I identified region of interest being (400-655) across Y-axis and entire X-range. I used blocks sized 64x64 as that is size of training images as well as 96x96 as that is the apparent size of cars in video when they are within couple of feet.
I also tred sizes 32x32 and 24x24 in reduced ROI (400-500), in attempt to get some matches on cars that are far ahead on the road. However I gave up on that, as I was only getting many false positives and not a single match from that set of windows, while it slowed down the pipeline due to processing extra windows. I started with 50% window overlap and stuck to it as it seems to work well enough.
Generation of search windows happens in search_lib.py
around lines 142-147 where it is tighlty coupled with extracting HOG for entire ROI and
then applying generated windows to extracted features and eliminating negatives. Therefore I dont have full set of generated windows from the
actual find_cars
function, but this should be a very close approximation:
Since classification needs to work on same set of features that was used for training, I used feature extraction as above, namely two scales using YCrCb 3-channel HOG features plus spatially binned color and histograms of color. Result needed some duplicate elimination, so I used heatmap thresholding and binning
in order to clip spurious detections and identify blobs on heatmap using scipy.ndimage.measurements.label()
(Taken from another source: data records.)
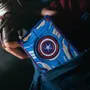 Інтерактивні гральні карти Card Mafia: Marvel: Captain America, (120011) 14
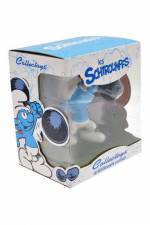 THE SMURFS COLLECTOR COLLECTION STATUE HEFTY SMURF 15 CM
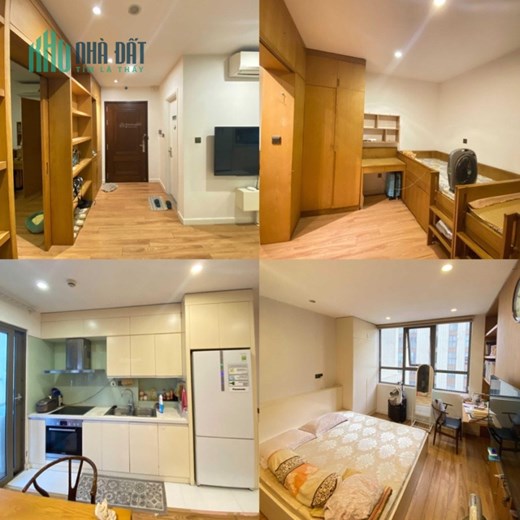 Chính chủ cho thuê căn hộ tại Home City Trung Kính Toà V4 Tầng 22 Phòng 2201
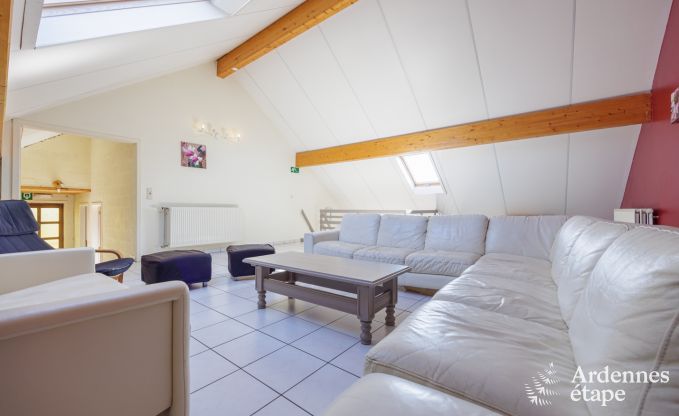 Vakantiehuis in Prouvy voor 14 personen in de Ardennen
. These blobs remaining after thesholding are assumed to be distinct cars and bounding rectangles are constructed around them. Below is the pipeline output for test images.
Here's a link to my video result
2. Describe how (and identify where in your code) you implemented some kind of filter for false positives and some method for combining overlapping bounding boxes.
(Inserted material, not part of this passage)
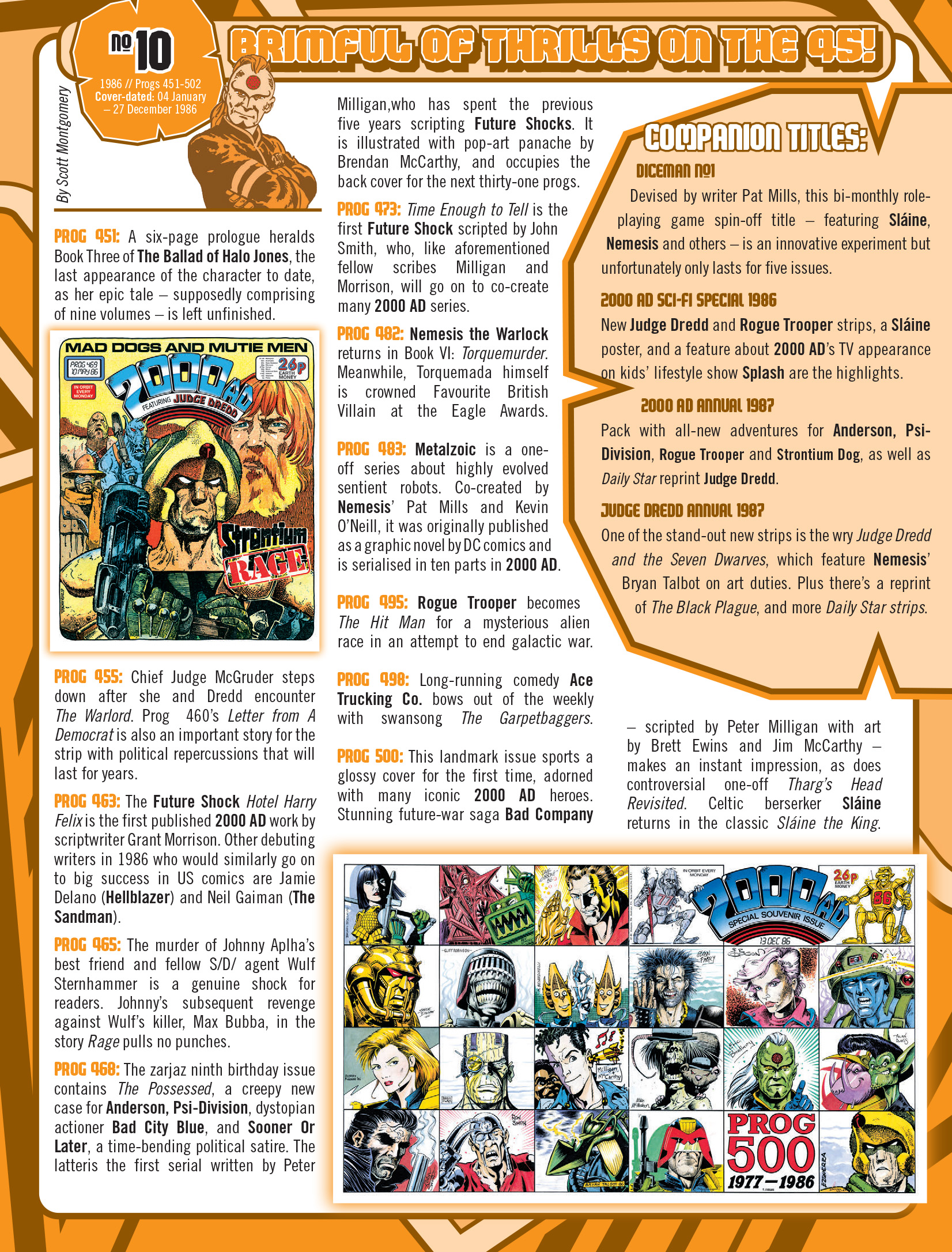 Read online 2000 AD comic -  Issue #2272 - 31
Filter for false positives on a single frame is described above. However, video processing pipeline records individual heatmaps for last 3 frames, and adds them together applying higher threshold to it. The rest of heatmap blob labeling is then done the same way as for single frame processing. Old frames are subtracted from cumulative heatmap when they are evicted from buffer, so that cumulative heatmap allways retains exact sum of heatmaps. This somewhat helps eliminate most false positives without decimating true positives in some frames.
Since lectures provide guidance on how to do appropriate feature engineering for this particular machine learning application, it didn't take much to arrive to classifier that is over 99% accurate. But that still leaves room for false postitives and false negatives. While I greatly reduced the number of actual false positives by reducing ROI to the bottom of image where the road is at, classifier just wasn't picking up any cars that are far ahead on the road and appear to fit in 16x16 or 24x24 rectangles. So clasifier could use more work in order to get more robust with images of different sizes. And there is lot of room for improvements since it is really just SVM with linear kernel and no parameter tuning was done yet.
Also, I used heatmap and blob labeling in order to filter out false positives and stabilize the size of bounding rectangles around detected cars. This approach worked to some point as maintaining cumulative heatmap over too many frames required higher thresholds and this led to less responsive formation and movement of bounding rectangles. Additional improvement would require tracking actual detected cars from frame to frame, but since I started this project one week behind the schedule, there was no time to implement this.